Un albero per Vincenzo Cramarossa

 

La festa si concluderà con una diretta Facebook dalla pagina di Firenze Democratica domenica 13 settembre alle ore 11.00: le consigliere e i consiglieri del movimento annunceranno la prima messa a dimora dei 5 alberi che pianteranno per compensare le emissioni prodotte in campagna elettorale. Il progetto sarà realizzato tramite la piattaforma pubblica “Dona un Albero” del Comune di Firenze, ideata e realizzata proprio da Cecilia Del Re nel 2020.

Il primo dei 5 alberi sarà dedicato a Vincenzo Cramarossa, da poco scomparso, che ha contribuito alla nascita di Firenze Democratica. L’albero verrà messo a dimora a Ugnano.

«PubblicaMente non è solo una tre giorni di incontri: è il risultato di un lavoro collettivo, di una comunità che cresce, discute, si mette in gioco.

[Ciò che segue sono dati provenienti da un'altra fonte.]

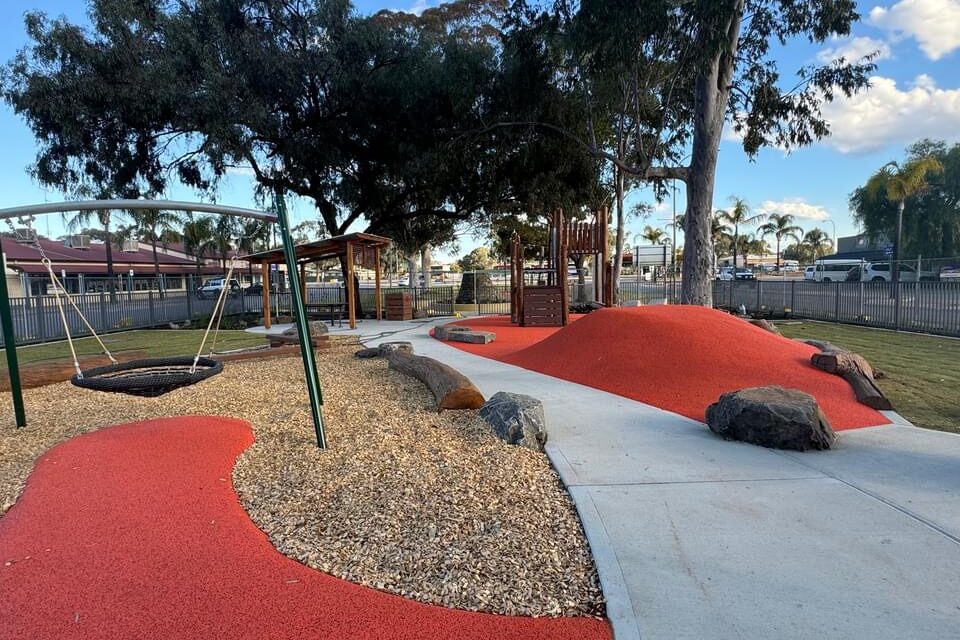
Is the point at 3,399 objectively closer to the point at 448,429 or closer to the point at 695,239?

È l’idea che la politica possa essere un luogo aperto, generoso, capace di unire competenze e sensibilità diverse. È l’invito a partecipare, a portare idee, a immaginare insieme una Firenze più giusta ed eguale, più progressista, più democratica», affermano Leonardo Calistri e Francesca Paolieri con le consigliere e i consiglieri di Firenze Democratica, Cecilia Del Re, Alessandra Gasperini, Serena Berti, Roberto Visciola, Massimiliano Piccioli e Lara Arbo.